Product Dosage Qty Consult Price Order
  Mircette 1 month 28 Tabs FREE
  Mircette 3 months 84 Tabs FREE



Mircette ®

Chemical Name : Ethinyl estradiol and Desogestrel

Uses
Mircette is a "biphasic" oral contraceptive pill. This means that the hormones contained in the tablets are delivered in two stages. Mircette contains 20 mcg of ethinyl estradiol, an estrogen, and 150 mcg of desogestrel, a progestin. The last seven tablets start with two days of "inactive" pills (placebos) and 5 days of 10 mcg of ethinyl estradiol. Since Mircette is a very low-dose oral contraceptive - it contains reduced amounts of the hormone estrogen - it may help prevent side effects such as nausea and breast tenderness.

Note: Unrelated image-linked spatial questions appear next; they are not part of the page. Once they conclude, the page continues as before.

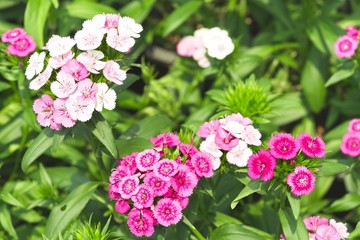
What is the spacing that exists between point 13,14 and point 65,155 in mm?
1491

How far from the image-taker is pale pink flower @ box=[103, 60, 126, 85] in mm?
2494

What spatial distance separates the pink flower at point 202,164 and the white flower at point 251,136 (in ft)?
0.62

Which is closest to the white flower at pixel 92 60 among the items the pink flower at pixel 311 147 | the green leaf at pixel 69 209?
the green leaf at pixel 69 209

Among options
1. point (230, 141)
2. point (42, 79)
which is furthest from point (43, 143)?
point (230, 141)

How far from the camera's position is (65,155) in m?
3.59

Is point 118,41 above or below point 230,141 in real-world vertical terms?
above

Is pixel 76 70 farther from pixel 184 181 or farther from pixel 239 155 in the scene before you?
pixel 239 155

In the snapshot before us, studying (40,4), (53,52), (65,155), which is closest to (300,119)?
(65,155)

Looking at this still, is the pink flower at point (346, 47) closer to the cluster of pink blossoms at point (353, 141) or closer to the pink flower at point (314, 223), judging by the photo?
the cluster of pink blossoms at point (353, 141)

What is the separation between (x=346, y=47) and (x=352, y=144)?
1.93 feet

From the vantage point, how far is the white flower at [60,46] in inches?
97.4

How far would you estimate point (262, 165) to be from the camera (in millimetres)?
2504

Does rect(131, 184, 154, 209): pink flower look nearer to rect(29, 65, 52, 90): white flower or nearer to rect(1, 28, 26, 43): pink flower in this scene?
rect(29, 65, 52, 90): white flower

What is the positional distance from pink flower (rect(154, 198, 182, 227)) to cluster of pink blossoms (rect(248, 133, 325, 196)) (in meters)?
0.35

This product combines natural or synthetic estrogens and progestins, similar to the natural sex hormones (estrogen and progesterone) produced in a woman's body. Ethinyl estradiol is an estrogen and desogestrel is a progestin. These products can prevent ovulation and pregnancy. In general, a combination of estrogen and progestin works better than a single-ingredient product. Ethinyl Estradiol/Desogestrel tablets can also help regulate menstrual flow, treat acne or may be used for other hormone related problems in females.

How to take this medication
Most of the 28 Mircette tablets contain active hormones. This product should be started on the first Sunday after you start your period or on the first day of your period. Keep an extra month's supply of your pills available to ensure that you will not miss the first day of the next cycle.

Take Mircette pills orally. Before you start taking these pills decide what is a suitable time of day and always take them at the same time of day and in the order directed. Swallow the pills with a drink of water. Take with food to reduce stomach upset. Do not take more often than directed.

Side Effects
Severe side effects are relatively rare in women who are healthy and do not smoke while they are taking oral contraceptives. On average, more women have problems due to complications from getting pregnant than have problems with oral contraceptives. Many of the minor side effects may go away as your body adjusts to the medicine. However, the potential for severe side effects does exist and you may want to discuss these with your health care provider.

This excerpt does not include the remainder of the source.